With François Hollande winning the first round of the French presidential vote, Sarkozy’s re-election prospects are looking quite grim, and the dawn of a new age in French politics seems to be fast approaching. The French cultural mirror, head turned sharply back (to call it vain would be cliché), is proving to be unsustainable in the 21st century: Amelie might have sustained the wonderful simulacra of Montmartre, artistic and quirky, but this whitewashed past hasn’t simply vanished in the desert of postmodernism; it has really never existed at all.

As conservative forces continue to preoccupy themselves with Islam, banning veils, prohibiting the construction of mosques with minarets, inanely demanding whether French citizens might be eating halal without knowing it; Muslims, who have become something of a significant voting demographic, have demonstrated that they will likely vote far-left in the upcoming election, as M’hammed Henniche, head of the  Union of Muslim Associations of Seine-Saint-Denis (UAM 93), stated in an interview by Al-Jazeera. Questions of what constitutes French identity, of whether a cultural construct ought to be such a significant policy issue, are (finally) being drawn to their logical ends: France, like almost every other Western neoliberal democracy, is more and more becoming a nation of immigrants; ideology, and not ethnicity, is becoming a better measure of national cultural identity.

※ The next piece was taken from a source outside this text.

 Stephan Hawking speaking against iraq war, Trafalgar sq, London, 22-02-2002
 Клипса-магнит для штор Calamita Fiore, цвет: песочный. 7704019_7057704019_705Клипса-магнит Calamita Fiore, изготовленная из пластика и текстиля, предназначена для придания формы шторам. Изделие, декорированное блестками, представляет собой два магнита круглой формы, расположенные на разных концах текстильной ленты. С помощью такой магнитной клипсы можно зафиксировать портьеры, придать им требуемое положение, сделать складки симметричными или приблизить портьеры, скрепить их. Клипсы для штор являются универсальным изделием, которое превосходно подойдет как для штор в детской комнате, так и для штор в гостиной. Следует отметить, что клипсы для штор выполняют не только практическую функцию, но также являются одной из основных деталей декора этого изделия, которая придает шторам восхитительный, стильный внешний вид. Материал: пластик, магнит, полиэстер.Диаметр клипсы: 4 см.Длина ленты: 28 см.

This does not bode well, however, for a nation which guarded its pride, all but effaced in the light of World War II, on the patriarchal patriotism of Charles de Gaulle. The resulting friction between nostalgia for a powerful and influential (white) France which never was precisely as it is remembered, and the realities of the 21st century, is, as Oliver Guez develops in his brilliant Op-Ed, “an old nation that increasingly cultivates the temptation to be an island unto itself.” Rather than following through with its membership in the Eurozone and its relatively-privileged economic status, certain French politicians bemoan the waves of immigration, particularly of Roma (you might know them as “gypsies”) and other undesirables, and avoid the economic realities—unemployment, the collapse of social services—plaguing the PIGS countries. The past few years under Sarkozy, and Hollande is quite insistent upon underscoring this, have been plagued with austerity and job losses, while discourse has focused on cultural questions of identity, giving rise to the ambiguously nationalistic (and frankly terrifying) rhetoric which seems more and more acceptable among European politicians.

Once dubbed the bling-bling president for his flashy manners (after all, his [third] wife is Carla Bruni), Sarkozy seems to be the embodiment of a crassness about contemporary conservativism which simultaneously derives its power from fear and hatred of the Other and which elicits a certain disgust among most reasonable individuals. Indeed, the 21st century conservative fosters a sense of safety and comfort in what is known, in “taking care of our own” instead of reaching out in times of distress—this can be seen everywhere from Paul Ryan’s calling for absurd slashing of social programs (why help those others, those poor?) to France putting aside its international role (recall: it holds a permanent seat on the UN Security Council). What fascinates this reporter, however, is how conservatives garner the support of the have-nots: those who do not benefit from the current system but nonetheless vote to continue it simply for fear of the new. What is even more interesting is that the “familiar” often turns out to be a nonexistent past (a homogenous and patriotic France, or a ruggedly individualistic US) while the “different” turns out to be closer to real history (France as, ideally, nation where every colonial subject was to have the same rights as a white French citizen, or the US as a land where widespread social programs and 90% tax on the rich led to the Pax Americana).

This parallax, or propagandistic subterfuge, might serve as an apt warning: we might do well to remember that “radical,” as in politically radical and far-left, has it’s etymology from the Latin radix, meaning root: let us go back to the roots, for the great irony of the 21st century may very well be that politically-savvy French Muslims may prove to be better inheritors of France’s revolutionary tradition than mainstream white conservatives demonizing them.